The "real world" is basically a full-time job for a living, from what I can deduce, and the majority of students have never done that.
I have, and let me tell you that it really wasn't that informative. Taxes, housing and bills are all things lots of students already pay for from a variety of sources.
What else has the "real world" to teach us, pops? Apparently, it's that as you get older you get narrow-minded and the world should never change. God knows how the "real world" dealt with the abolishment of slavery, introduction of the telephone and Arnold Schwarzenegger - all changes from some fictional norm.
The real world (note the lack of quotation marks) consists of roughly 6 billion people living in all manner of lifestyles. From the Serengeti to the Sahara to the Savannah River, humanity has a very large real world.
The best place to learn about the real world is at university.
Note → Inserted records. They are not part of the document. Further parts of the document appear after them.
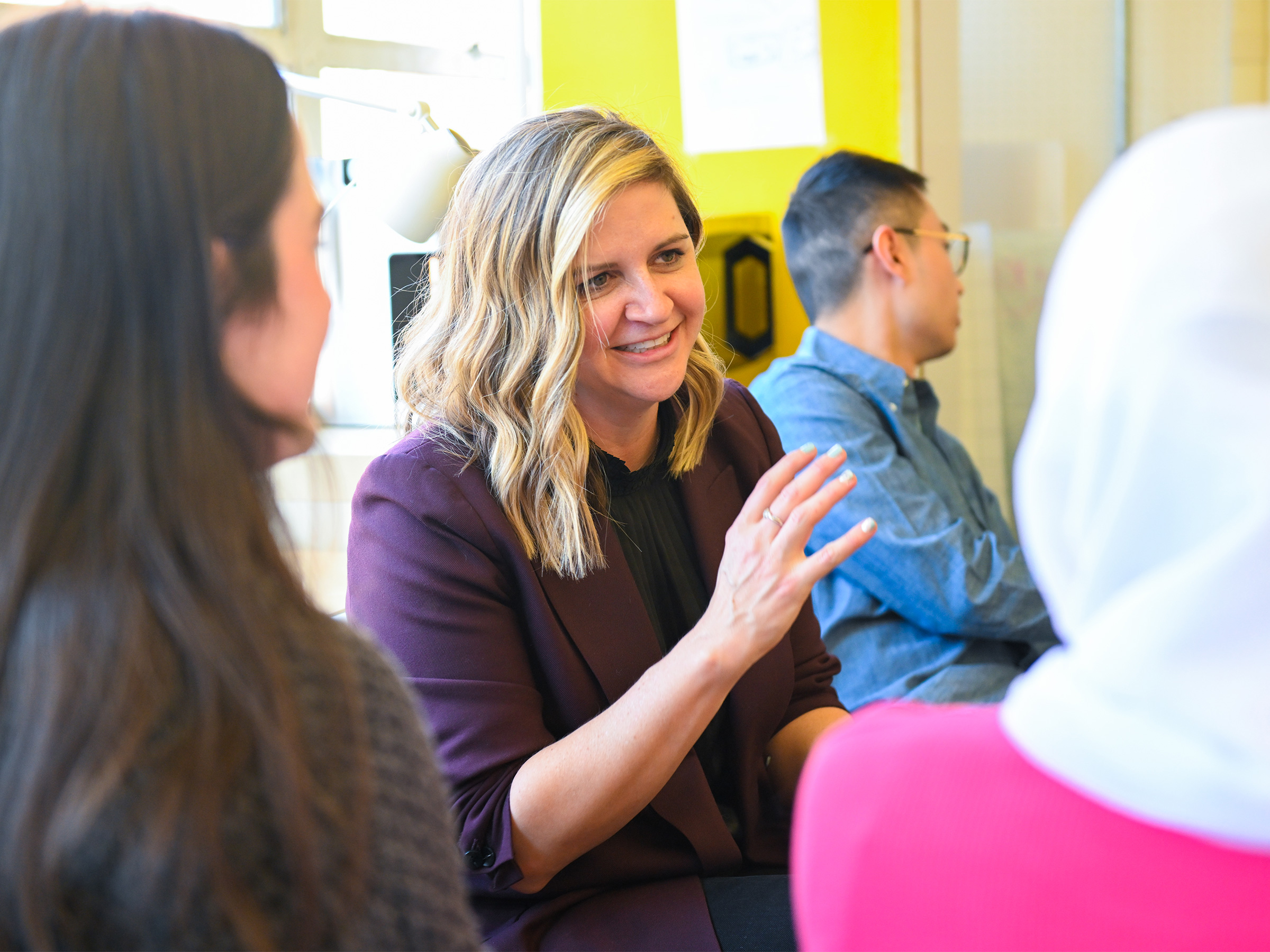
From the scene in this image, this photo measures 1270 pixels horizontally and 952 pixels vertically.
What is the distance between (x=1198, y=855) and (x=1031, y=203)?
2.61 metres

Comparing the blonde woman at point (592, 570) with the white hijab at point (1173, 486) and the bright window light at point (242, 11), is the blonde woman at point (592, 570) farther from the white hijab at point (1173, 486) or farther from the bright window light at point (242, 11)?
the bright window light at point (242, 11)

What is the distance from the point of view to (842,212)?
83.7 inches

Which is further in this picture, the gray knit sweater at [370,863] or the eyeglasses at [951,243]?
the eyeglasses at [951,243]

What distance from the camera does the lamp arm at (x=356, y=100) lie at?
62.1 inches

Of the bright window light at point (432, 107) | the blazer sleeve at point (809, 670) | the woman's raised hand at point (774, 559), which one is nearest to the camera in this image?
the woman's raised hand at point (774, 559)

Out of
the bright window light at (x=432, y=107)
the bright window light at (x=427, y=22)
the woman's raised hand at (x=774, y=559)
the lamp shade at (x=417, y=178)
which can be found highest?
the bright window light at (x=427, y=22)

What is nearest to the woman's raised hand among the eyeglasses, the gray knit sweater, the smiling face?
the smiling face

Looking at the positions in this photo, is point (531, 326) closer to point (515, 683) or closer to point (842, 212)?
point (515, 683)

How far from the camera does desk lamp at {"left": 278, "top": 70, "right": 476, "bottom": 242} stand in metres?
1.52

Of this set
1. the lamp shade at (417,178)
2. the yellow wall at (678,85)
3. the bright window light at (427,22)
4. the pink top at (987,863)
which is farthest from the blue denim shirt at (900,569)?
the pink top at (987,863)

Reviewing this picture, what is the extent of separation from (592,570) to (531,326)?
0.30m

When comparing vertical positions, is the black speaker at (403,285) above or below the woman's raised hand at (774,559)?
above

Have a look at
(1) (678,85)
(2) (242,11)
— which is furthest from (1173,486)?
(2) (242,11)

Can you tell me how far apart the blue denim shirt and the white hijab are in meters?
1.21
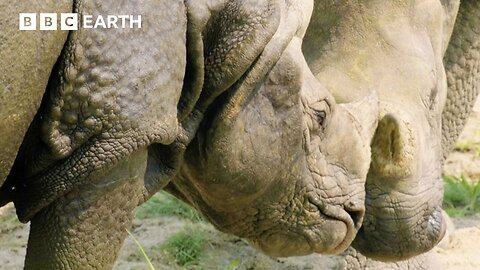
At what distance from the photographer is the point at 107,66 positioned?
7.86ft

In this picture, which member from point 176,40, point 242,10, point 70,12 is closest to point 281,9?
point 242,10

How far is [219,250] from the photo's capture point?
14.9 ft

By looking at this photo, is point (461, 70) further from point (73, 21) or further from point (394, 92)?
point (73, 21)

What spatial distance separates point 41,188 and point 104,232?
0.56ft

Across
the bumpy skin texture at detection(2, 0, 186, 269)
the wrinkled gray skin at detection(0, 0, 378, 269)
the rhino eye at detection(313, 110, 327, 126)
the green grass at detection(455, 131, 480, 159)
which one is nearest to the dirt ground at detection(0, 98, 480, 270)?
the green grass at detection(455, 131, 480, 159)

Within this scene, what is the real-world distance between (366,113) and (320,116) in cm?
40

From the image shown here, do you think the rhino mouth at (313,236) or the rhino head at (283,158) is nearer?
the rhino head at (283,158)

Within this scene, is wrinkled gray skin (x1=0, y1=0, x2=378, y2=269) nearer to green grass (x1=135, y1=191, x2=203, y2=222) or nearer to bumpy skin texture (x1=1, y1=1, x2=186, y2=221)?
bumpy skin texture (x1=1, y1=1, x2=186, y2=221)

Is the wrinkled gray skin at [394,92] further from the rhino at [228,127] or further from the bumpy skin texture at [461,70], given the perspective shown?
the bumpy skin texture at [461,70]

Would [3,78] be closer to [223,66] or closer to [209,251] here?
A: [223,66]

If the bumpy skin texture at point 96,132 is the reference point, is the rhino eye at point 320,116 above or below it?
below

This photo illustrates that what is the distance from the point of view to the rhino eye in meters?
3.09

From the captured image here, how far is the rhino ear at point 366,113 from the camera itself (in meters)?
3.37

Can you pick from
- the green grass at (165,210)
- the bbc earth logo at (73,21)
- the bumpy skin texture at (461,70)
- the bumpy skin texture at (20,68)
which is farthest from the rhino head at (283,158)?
the green grass at (165,210)
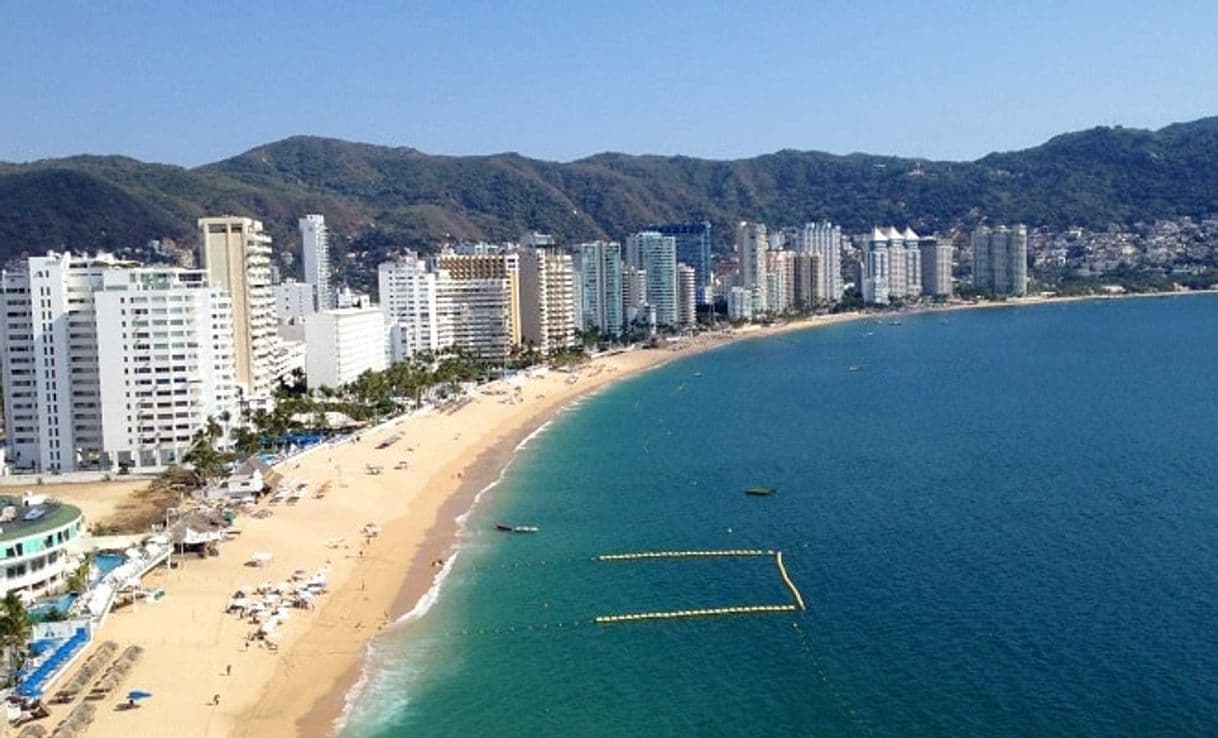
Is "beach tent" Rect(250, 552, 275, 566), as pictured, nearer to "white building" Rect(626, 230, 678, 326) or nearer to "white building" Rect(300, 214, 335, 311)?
"white building" Rect(300, 214, 335, 311)

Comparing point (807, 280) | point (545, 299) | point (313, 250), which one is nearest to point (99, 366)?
point (545, 299)

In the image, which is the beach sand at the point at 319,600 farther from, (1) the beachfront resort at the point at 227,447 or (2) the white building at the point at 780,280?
(2) the white building at the point at 780,280

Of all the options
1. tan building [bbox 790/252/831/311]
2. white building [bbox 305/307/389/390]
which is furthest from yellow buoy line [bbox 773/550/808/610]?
tan building [bbox 790/252/831/311]

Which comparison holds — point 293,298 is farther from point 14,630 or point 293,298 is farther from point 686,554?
point 14,630

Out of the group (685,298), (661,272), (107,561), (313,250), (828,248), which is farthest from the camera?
(828,248)

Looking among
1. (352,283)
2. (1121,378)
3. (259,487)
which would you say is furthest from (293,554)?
(352,283)

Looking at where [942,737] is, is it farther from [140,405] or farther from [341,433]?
[341,433]

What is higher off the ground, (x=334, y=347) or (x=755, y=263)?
(x=755, y=263)
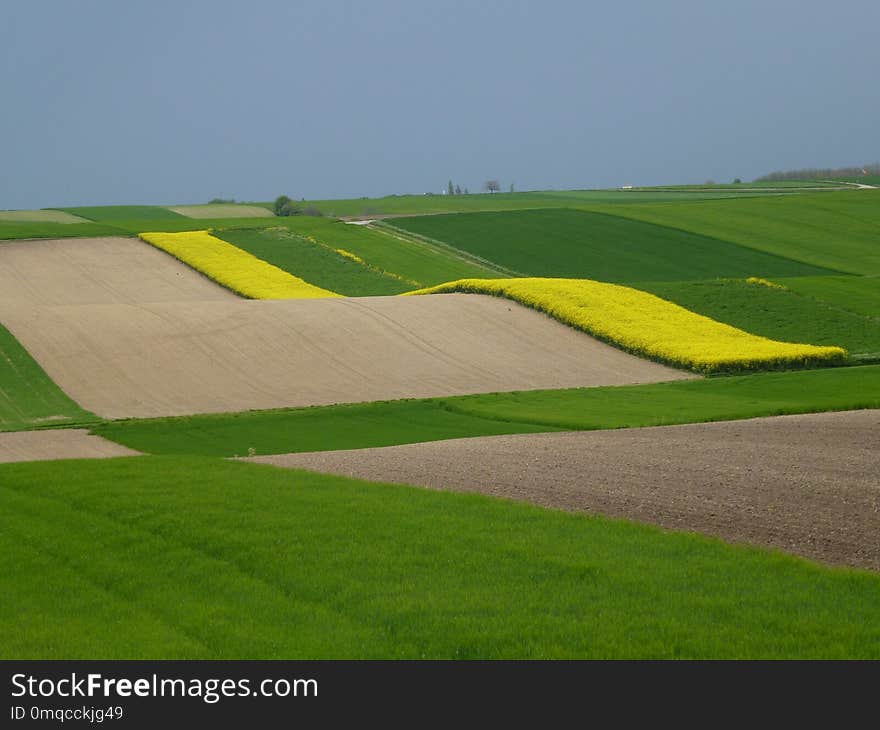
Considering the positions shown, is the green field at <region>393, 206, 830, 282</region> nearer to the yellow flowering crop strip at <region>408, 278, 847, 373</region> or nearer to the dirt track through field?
the yellow flowering crop strip at <region>408, 278, 847, 373</region>

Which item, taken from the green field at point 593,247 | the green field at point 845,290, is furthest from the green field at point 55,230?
the green field at point 845,290

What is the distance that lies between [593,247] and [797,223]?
18.7m

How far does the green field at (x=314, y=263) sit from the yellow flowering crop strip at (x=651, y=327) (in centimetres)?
407

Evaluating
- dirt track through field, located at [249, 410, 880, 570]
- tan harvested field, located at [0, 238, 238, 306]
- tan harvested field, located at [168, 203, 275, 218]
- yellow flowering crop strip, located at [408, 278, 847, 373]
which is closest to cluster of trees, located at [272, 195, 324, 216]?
tan harvested field, located at [168, 203, 275, 218]

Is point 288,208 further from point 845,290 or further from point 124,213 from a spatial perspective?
point 845,290

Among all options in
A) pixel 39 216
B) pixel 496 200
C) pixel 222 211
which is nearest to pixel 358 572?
pixel 39 216

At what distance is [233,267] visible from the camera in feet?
210

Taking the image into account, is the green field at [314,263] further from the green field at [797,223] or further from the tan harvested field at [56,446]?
the tan harvested field at [56,446]

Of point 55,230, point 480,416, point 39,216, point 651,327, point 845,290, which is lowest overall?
point 480,416

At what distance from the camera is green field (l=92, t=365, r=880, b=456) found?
2783 cm

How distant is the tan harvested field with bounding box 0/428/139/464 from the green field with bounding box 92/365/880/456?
0.52 metres
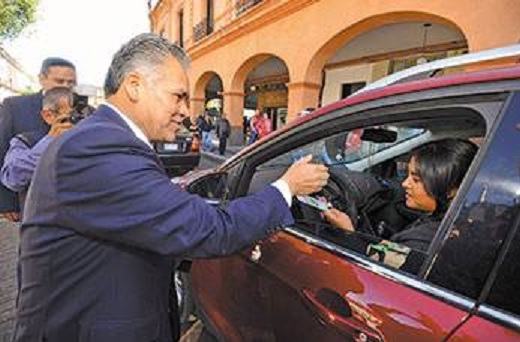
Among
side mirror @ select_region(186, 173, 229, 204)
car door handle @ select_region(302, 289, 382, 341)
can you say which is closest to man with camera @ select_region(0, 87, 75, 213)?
side mirror @ select_region(186, 173, 229, 204)

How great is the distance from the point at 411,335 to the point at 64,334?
0.95 m

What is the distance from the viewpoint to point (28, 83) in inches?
2504

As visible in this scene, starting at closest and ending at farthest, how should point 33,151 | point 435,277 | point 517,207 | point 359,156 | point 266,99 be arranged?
1. point 517,207
2. point 435,277
3. point 33,151
4. point 359,156
5. point 266,99

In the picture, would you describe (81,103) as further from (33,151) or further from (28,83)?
(28,83)

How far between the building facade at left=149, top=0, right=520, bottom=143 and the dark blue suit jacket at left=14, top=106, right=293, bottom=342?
19.9ft

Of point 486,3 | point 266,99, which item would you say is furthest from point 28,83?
point 486,3

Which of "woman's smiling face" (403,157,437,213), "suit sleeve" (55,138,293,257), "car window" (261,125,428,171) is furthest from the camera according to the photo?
"car window" (261,125,428,171)

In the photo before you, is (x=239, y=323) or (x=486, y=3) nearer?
(x=239, y=323)

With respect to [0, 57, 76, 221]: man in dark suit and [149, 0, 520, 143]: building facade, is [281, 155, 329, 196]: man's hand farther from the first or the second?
[149, 0, 520, 143]: building facade

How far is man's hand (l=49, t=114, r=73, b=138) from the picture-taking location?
2262 millimetres

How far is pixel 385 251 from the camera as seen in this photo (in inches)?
54.0

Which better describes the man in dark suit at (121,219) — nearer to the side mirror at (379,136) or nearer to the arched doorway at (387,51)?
the side mirror at (379,136)

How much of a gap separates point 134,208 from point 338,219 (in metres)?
1.00

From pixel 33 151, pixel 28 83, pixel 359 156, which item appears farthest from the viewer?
pixel 28 83
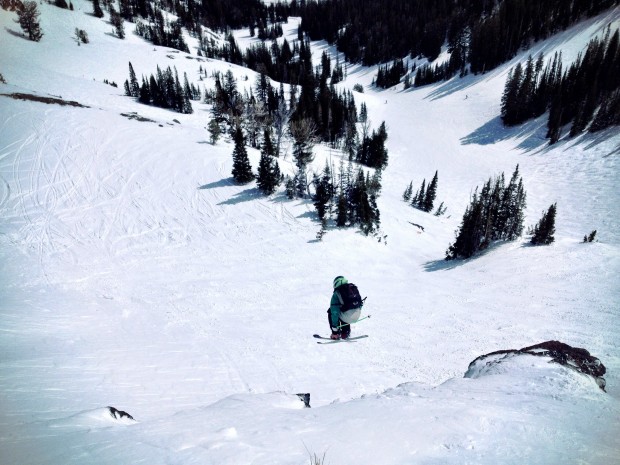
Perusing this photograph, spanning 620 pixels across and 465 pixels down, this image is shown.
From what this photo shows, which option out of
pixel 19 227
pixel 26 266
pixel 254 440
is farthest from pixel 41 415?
pixel 19 227

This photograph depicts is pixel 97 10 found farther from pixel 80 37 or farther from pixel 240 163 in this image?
pixel 240 163

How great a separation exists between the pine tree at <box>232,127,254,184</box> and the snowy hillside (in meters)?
1.22

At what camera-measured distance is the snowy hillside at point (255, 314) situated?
433cm

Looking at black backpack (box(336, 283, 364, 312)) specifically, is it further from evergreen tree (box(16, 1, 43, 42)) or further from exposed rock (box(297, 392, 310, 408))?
evergreen tree (box(16, 1, 43, 42))

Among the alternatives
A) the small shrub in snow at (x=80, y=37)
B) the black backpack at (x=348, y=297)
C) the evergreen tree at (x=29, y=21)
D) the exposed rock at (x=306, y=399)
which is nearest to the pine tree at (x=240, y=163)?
the black backpack at (x=348, y=297)

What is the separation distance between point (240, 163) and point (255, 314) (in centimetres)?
1874

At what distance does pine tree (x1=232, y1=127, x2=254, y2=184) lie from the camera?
1151 inches

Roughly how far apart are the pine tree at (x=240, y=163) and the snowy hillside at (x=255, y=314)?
1220mm

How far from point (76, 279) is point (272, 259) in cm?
1144

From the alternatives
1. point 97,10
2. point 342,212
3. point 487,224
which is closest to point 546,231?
point 487,224

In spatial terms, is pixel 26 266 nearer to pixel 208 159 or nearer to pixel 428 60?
pixel 208 159

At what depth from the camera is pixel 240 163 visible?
96.8ft

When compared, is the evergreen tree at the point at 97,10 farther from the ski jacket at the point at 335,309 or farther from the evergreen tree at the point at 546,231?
the evergreen tree at the point at 546,231

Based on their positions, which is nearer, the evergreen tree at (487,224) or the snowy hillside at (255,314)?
the snowy hillside at (255,314)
I respect Bell South immensely for its role, but being a telephone line repairman is the tiniest sliver of the real world one can imagine, despite the fact that people make a living out of it.
Then again, learning Farsi, C++ or being an expert on logical fallacies produced by journalists are also all part of the real world, whether you have a job related to them or not.
Going to university is not preparation for the real world because we are already in it. Lessons on responsibility are vital to learn, but that's about being an adult, not living in that mythical "real world" inhabited only by crotchety gits. Stupidity happens to everyone all the time - ask Mel Gibson or Michael Richards - regardless of how old you are or what you do.
University is also not a job, like some people assume. Instead, perhaps students hold a special niche in the real world: that of educating themselves to be better people first and for practical reasons second.
The vast majority of students will enter the job market with a varied collection of skills and, hopefully, knowledge on a jumble of topics ranging from philosophy to geology, and this is wonderful, whether they have worked for a living or not.
Because students, after all, are part of the real world as much as anyone else.